**Task requirements:**
1. Decide whether each statement below agrees with the post about the new young man in the community. For each, answer yes or no and quote the words of the post that decide it.
(a) The young man was hurt while working at a recycling business.
(b) He woke up in the hospital on the same day as the accident.
(c) His amnesia resets his short-term memory every few days.
2. Carry on the post about the new young man in the community, starting after its final sentence.

**Document segment:**
* * * *
Facebook posts and responses drowned me this week. Yuck. Just yuck. Today, I spent time in my community with the people that I love, doing what I love.
We have a new young man who is living outside that just came into our community a couple of weeks ago. I have been helping him with practicalities of legal paperwork. Today he sat down next to me and started talking. He told me lots of his life story. So much pain. So much hardship. The most recent chapter was how he lost his job loading and unloading metal from trucks at a recycling business. He was injured on the job, and so he started scrapping metal himself to pay the bills.
One day, pulling a large piece of cast iron out of the back of his vehicle, he miscalculated distance. One end dropped to the ground, thrusting the other end upward. He was knocked unconscious. When he awoke in the hospital, days later, he was diagnosed with a form of amnesia that causes his short-term memory to reset every few hours. He has been living on the street ever since. Today we set up a notebook for him to keep track of important details.
* * * *
**Supplied entries:**
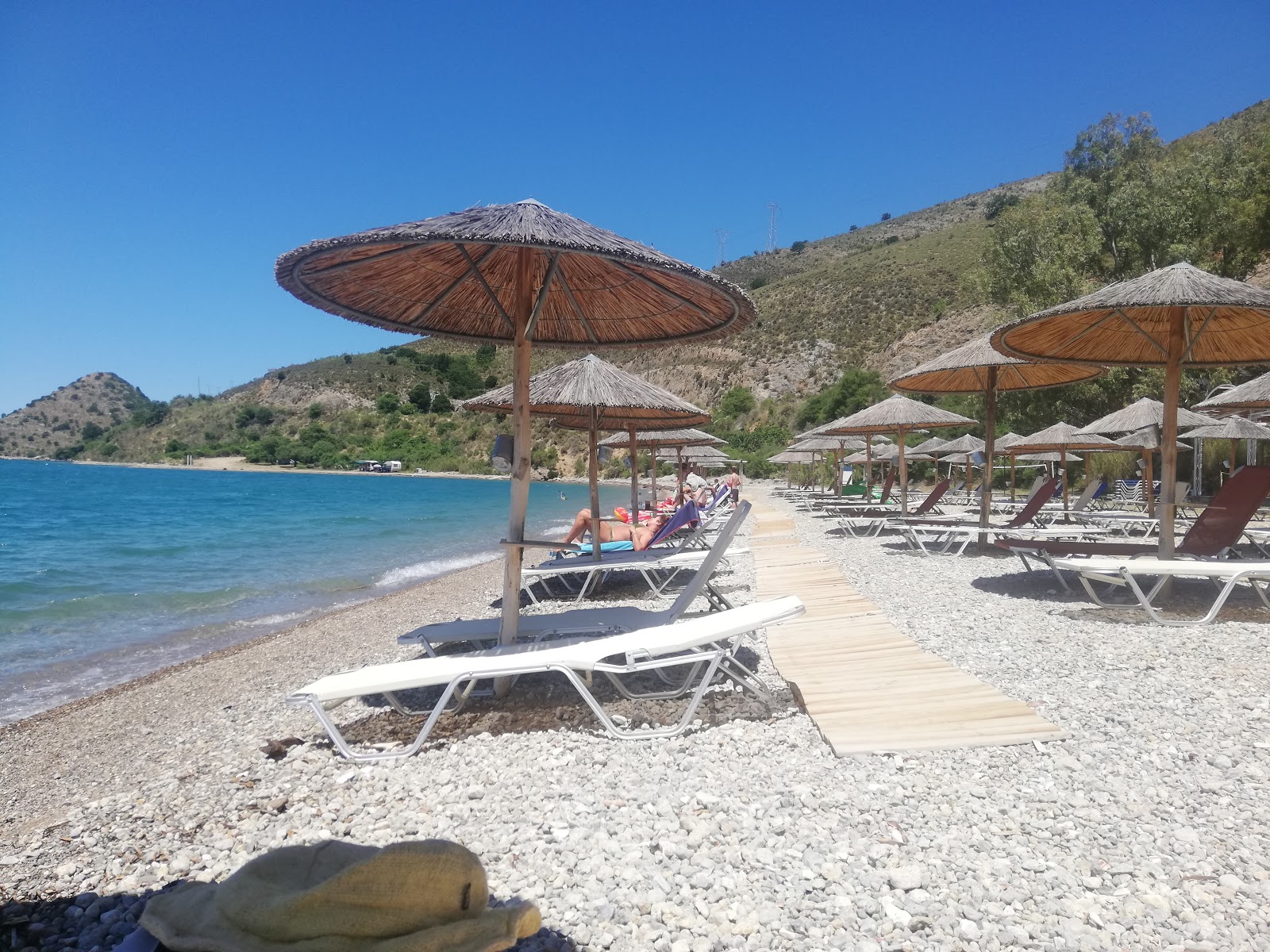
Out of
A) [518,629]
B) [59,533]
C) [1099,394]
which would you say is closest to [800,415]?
[1099,394]

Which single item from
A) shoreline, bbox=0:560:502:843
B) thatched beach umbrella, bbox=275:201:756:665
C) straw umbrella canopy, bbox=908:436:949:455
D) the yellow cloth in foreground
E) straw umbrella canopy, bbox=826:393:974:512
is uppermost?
thatched beach umbrella, bbox=275:201:756:665

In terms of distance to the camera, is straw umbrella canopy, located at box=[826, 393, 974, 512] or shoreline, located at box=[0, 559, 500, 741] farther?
straw umbrella canopy, located at box=[826, 393, 974, 512]

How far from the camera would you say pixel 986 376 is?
10164mm

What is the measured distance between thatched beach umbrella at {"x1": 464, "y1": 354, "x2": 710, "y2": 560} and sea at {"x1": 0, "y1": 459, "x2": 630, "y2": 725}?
4107mm

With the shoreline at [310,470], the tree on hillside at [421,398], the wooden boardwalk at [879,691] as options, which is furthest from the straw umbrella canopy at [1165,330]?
the tree on hillside at [421,398]

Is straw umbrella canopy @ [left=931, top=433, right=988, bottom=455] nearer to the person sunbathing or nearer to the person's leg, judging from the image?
the person sunbathing

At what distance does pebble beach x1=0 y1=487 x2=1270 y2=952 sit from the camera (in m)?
1.92

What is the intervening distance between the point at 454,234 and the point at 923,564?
700 cm

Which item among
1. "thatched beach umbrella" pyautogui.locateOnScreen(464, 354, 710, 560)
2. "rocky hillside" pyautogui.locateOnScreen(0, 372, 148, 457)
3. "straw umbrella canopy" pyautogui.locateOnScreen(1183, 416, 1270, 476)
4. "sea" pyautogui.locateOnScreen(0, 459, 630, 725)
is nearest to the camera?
"thatched beach umbrella" pyautogui.locateOnScreen(464, 354, 710, 560)

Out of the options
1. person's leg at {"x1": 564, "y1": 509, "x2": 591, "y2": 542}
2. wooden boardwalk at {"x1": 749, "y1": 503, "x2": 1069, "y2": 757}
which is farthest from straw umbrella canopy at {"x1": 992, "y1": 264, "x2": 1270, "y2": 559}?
person's leg at {"x1": 564, "y1": 509, "x2": 591, "y2": 542}

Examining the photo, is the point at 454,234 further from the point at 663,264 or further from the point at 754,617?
the point at 754,617

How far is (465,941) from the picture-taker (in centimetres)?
170

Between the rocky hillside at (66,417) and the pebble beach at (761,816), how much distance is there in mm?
120699

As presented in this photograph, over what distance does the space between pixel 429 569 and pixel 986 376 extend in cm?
1031
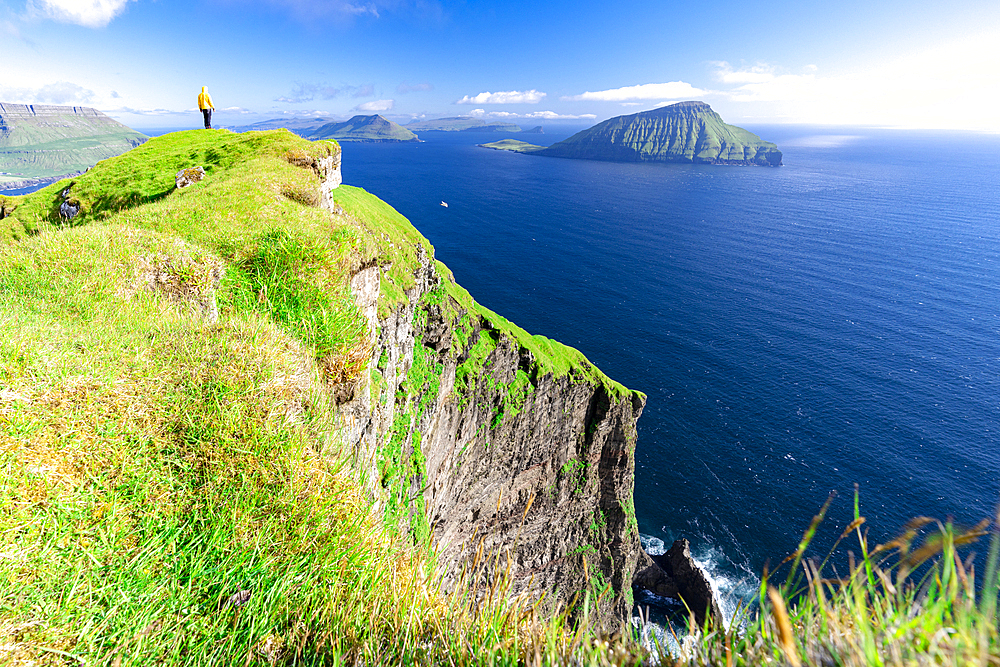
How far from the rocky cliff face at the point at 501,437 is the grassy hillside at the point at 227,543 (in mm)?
6218

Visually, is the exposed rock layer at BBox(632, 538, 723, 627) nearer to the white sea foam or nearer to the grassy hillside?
the white sea foam

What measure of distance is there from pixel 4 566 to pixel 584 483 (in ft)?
115

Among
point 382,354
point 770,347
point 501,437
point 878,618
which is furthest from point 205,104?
point 770,347

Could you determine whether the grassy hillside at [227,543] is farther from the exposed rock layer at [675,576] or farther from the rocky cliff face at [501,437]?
the exposed rock layer at [675,576]

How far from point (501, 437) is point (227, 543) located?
2611 centimetres

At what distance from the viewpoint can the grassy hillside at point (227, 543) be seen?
143 inches

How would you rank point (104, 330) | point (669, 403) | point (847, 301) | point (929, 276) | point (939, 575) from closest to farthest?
point (939, 575)
point (104, 330)
point (669, 403)
point (847, 301)
point (929, 276)

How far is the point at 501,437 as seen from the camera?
102ft

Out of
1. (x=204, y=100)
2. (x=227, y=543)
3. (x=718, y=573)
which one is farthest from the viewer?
(x=718, y=573)

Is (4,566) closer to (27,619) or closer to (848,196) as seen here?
(27,619)

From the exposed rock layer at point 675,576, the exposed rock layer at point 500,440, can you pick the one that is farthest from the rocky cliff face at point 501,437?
the exposed rock layer at point 675,576

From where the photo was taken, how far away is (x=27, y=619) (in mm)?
4578

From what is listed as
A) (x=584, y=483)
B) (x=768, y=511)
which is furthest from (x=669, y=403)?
(x=584, y=483)

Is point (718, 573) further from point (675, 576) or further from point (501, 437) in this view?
point (501, 437)
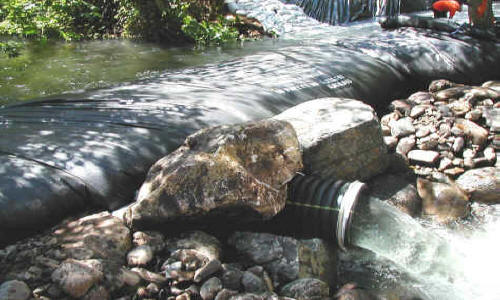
* * * *
**Task responses:**
1.
(a) Yes: "He was injured on the job"
(b) No: "When he awoke in the hospital, days later"
(c) No: "causes his short-term memory to reset every few hours"

2.
Most of our friends who live outside are relatively clean and relatively healthy. Relatively. We actually have some of the best-dressed homeless people in the city, because of our Free Store. However, a friend who I haven't seen in a few months showed up today. He was filthy. Dirt and grime in every orifice. Hair matted in unintended dreadlocks. His clothing reeked of bodily fluids. Immediately it became clear that he has not been taking his medication. He rattled stories to me about having been in California and New York and the people he had seen there, the thousands of dollars he owns and the stuff he'd done. I just listened. His bright blue eyes sparkled as he told his tales. When his words began to trail off into mumbles, I asked him if he is warm at night. He said, "I have a cellar." I knew the place. A stairwell where he sleeps. It's a good wind break. I asked if he needed hand warmers. "No," he said, "I'm fine." He ducked his head low, and then said quietly, "I could use something to eat though."
As I turned to go make him a cheeseburger, I nearly ran into the new guy. He was standing inches from me. I looked at his face wondering, “Dude! Why so close?!” Then I realized. He’d been standing at my elbow to protect me. He was concerned. Watching out for me. I smiled and thanked him. He said, “I’m right here, Miss Jamie. You let me know if you need anything.” Sweetness.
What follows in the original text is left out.